▶ **CONSEGNA**
Per favore, rispondi a queste domande sul testo dedicato all'assistenza pediatrica.
(a) Quante associazioni, oltre alla Società italiana di pediatria e al Garante per l'Infanzia, hanno scritto il Manifesto?
(b) Quanti reparti di pediatria sono rimasti in Calabria?
(c) A chi la proposta degli assessorati regionali alla Sanità affiderebbe l'assistenza sanitaria dei bambini dai 6 anni in su?

Reparti che chiudono, carenza di personale, trasferimento di bambini e adolescenti con malattie acute e croniche nei reparti con adulti: “I segnali di quello che sembra uno smantellamento pezzo per pezzo dell’assistenza pediatrica in Italia sono sotto gli occhi di tutti”, denunciano i pediatri. Ecco perché dicono basta e chiedono al ministro della Salute che i tagli previsti dalla spending review non tocchino i più piccoli. L’appello, forte e chiaro, è lanciato dalla Società italiana di pediatria, che insieme ad altre 34 associazioni e il Garante per l’Infanzia, ha scritto il “Manifesto per il diritto alla salute e al benessere dei bambini e degli adolescenti in Italia”.
La situazione è preoccupante secondo i pediatri. Sono sempre più numerosi infatti i reparti di pediatria che vengono chiusi in tutta la penisola, per effetto di tagli già in essere, o destinati alla chiusura, per effetto di nuove e imminenti restrizioni. Solo in Calabria hanno chiuso i battenti 5 reparti di pediatria e altri 2 chiuderanno a breve. In totale, ne sono rimasti 11 contro i 18 preesistenti. Nel Lazio è chiuso il reparto di Anzio-Nettuno, e sta chiudendo la pediatria di Latina per mancanza di pediatri, mentre in Molise il reparto di pediatria dell’ospedale San Timoteo di Termoli viene accorpato nei mesi estivi a quello di otorinolaringoiatra, per permettere ai sanitari di andare in ferie. Così i bambini sotto il mese di vita saranno assistiti nel reparto di ginecologia, e quelli da un mese in su dovranno farsi curare nel reparto degli otorini. I tagli alla spesa sanitaria e sociale, denuncia il Manifesto, “stanno mettendo a rischio quel carattere di universalità e di specializzazione della pediatria italiana che rappresenta una grande conquista di questo secolo”.
E non finisce qui. Dalla Conferenza Stato-Regioni arrivano, denunciano le associazioni, altre notizie non meno inquietanti: è infatti in discussione l’abolizione del corso di laurea di Infermiere Pediatrico, che porterebbe, di fatto, alla scomparsa dell’infermiere specializzato nell’area pediatrica. Ma una proposta “ancora più pericolosa” è quella, maturata in seno agli assessorati regionali alla Sanità, di affidare ai medici di medicina generale l’assistenza sanitaria dei bambini dai 6 anni in su.

[Dati raccolti]

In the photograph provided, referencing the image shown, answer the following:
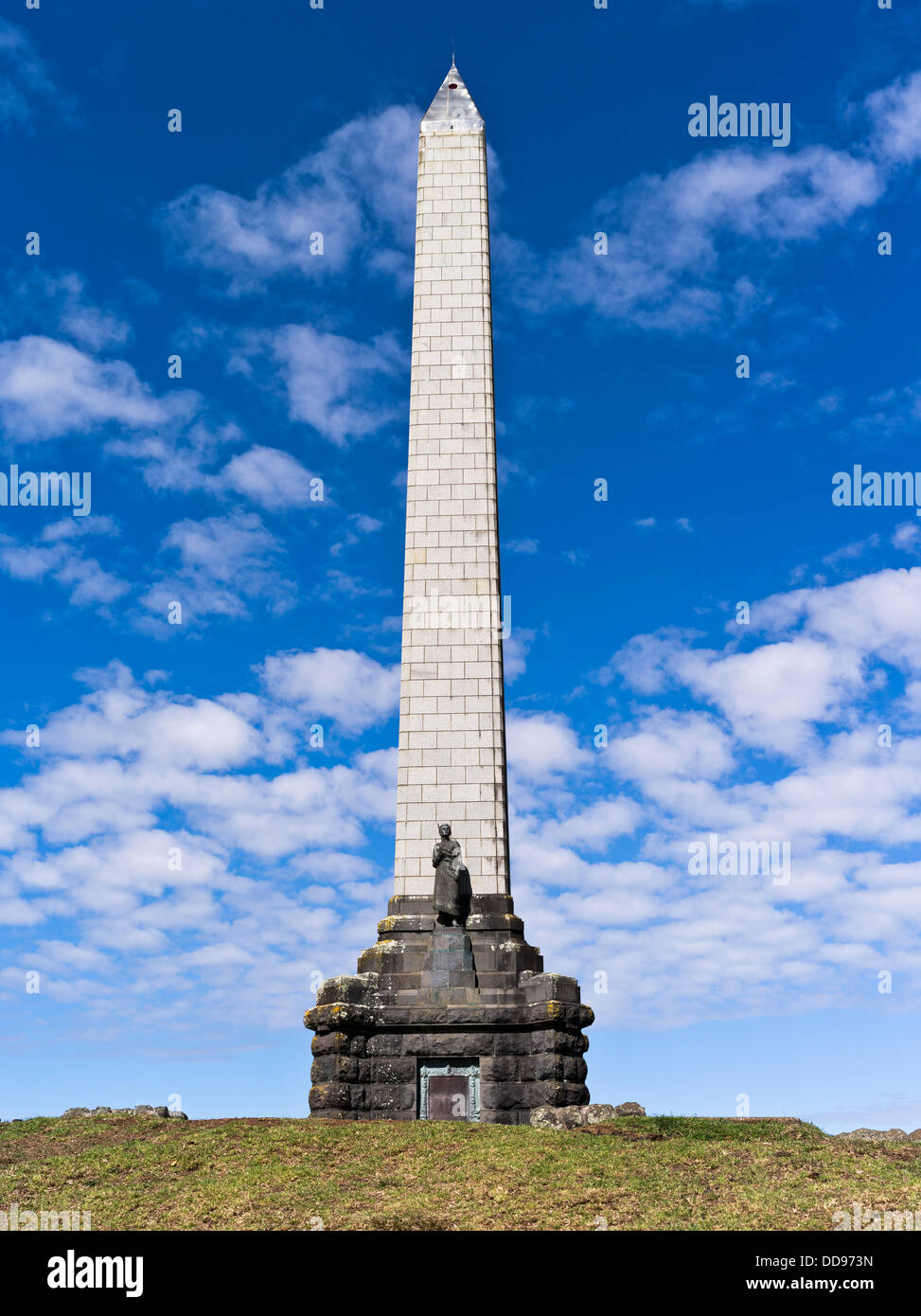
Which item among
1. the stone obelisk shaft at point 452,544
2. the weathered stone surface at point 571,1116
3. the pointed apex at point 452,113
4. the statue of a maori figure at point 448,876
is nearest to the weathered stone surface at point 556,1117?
the weathered stone surface at point 571,1116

▶ **SOLUZIONE**
(a) 34.
(b) 11, contro i 18 preesistenti.
(c) Ai medici di medicina generale.